Thursday, July 3, 2014

If this is Thursday it must be postcards, 149

Rooftop flight re-enactment

Ford Depot Hack & 1932 WACO UBF Airplane

One of the places we visited on the recent trip to the Columbia Gorge in Oregon was the Western Antique Aeroplane and Automobile Museum in Hood River.  It is a huge hanger filled with restored cars and planes and a few motorcycles as well.  As usual I picked up several postcards including the two shared today. 

The upper card shows a re-enactment of the 1912 Rooftop Flight and was performed by Tom Murphy in an early Curtiss Pusher replica off the roof of the Multnomah hotel in downtown Portland, Oregon.  The original stunt was by Silas Christopherson and took place on the same rooftop.  All the planes, cars, motorcycles and other vehicles in the museum are in working condition and are tested monthly. 

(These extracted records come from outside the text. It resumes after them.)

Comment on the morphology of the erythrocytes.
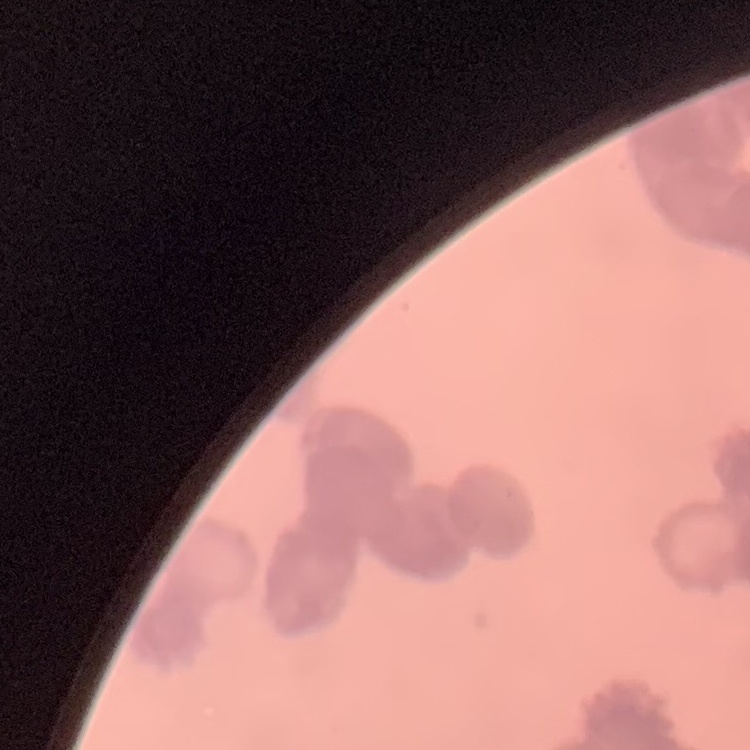
They show rouleaux formation.

image type = square crop of a larger photomicrograph
preparation = thin peripheral smear
stain = Field's or Giemsa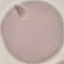

result: negative for malaria parasites
preparation: thin blood film
capture: smartphone through the microscope eyepiece
stain: Giemsa
image_type: cell patch, automatically extracted from a larger field of view and resized to 64 × 64 pixels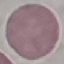 Result: no malaria parasites detected. Giemsa stain. Thin smear of blood. Automatically extracted cell patch, resized to 64 × 64 pixels. Acquired by smartphone through the microscope eyepiece.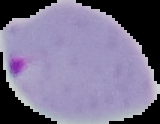
The area outside the segmented cell region is set to black. Image is 160×124 pixels. Malaria status: parasitized. From a thin blood smear.Report the malaria status of this cell.
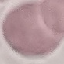

It is uninfected.

Summary:
  - Stain: Giemsa
  - Capture: smartphone camera at the microscope eyepiece
  - Image type: automatically extracted cell patch, resized to 64 × 64 pixels
  - Preparation: thin blood smear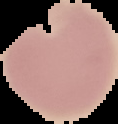

preparation: thin blood smear
malaria_status: uninfected
image_size: 118×124 pixels
image_type: cell region segmented out of the field of view; surrounding area masked to black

The Curtiss Pusher was an airplane introduced in 1911 that had the engine and propeller behind the pilot’s seat.  It was one of the first planes to be built in any quantity.  It was a biplane (double wings) and had a wheeled tricycle undercarriage.  It was also the first plane that could takeoff and land on the deck of a ship.  It was mostly constructed of wood and used ailerons thus avoiding the wing patent restrictions established by the Wright brothers.

The lower card has both a 1914 Model T Depot Hack and a 1932 WACO UBF airplane.  The planes and cars in the museum are in beautiful restored condition for the most part but there are also examples of what they looked like before restoration so one can get an idea of the amount of time and effort is needed to put them back into mint condition. 

I wondered why the car was called a Depot Hack and found an article about the “Short History of Station Wagons in the USA” on-line (see link below).  The first station wagons were called Depot Hacks because they were used around train depots as taxicabs or hacks.  They were slightly larger than regular cars and had space for passengers and luggage so they were hired to carry people and cargo to and from railroad stations.  In 1910 Ford began selling just the chassis to independent manufacturers who added a wooden wagon body to make the Depot Hack.  The price was $700.  A few years later Ford began making the complete vehicle this way also.  The term station wagon had replaced “depot hack” by 1929.

The beautifully restored 1932 blue WACO UBF airplane was one of those built in Troy Ohio.  The Weaver Aircraft Company of Ohio later to become Waco Aircraft Company built planes between 1919 and 1947.  This same company made large numbers of military gliders for both the RAF and the US Army Air Forces during World War II.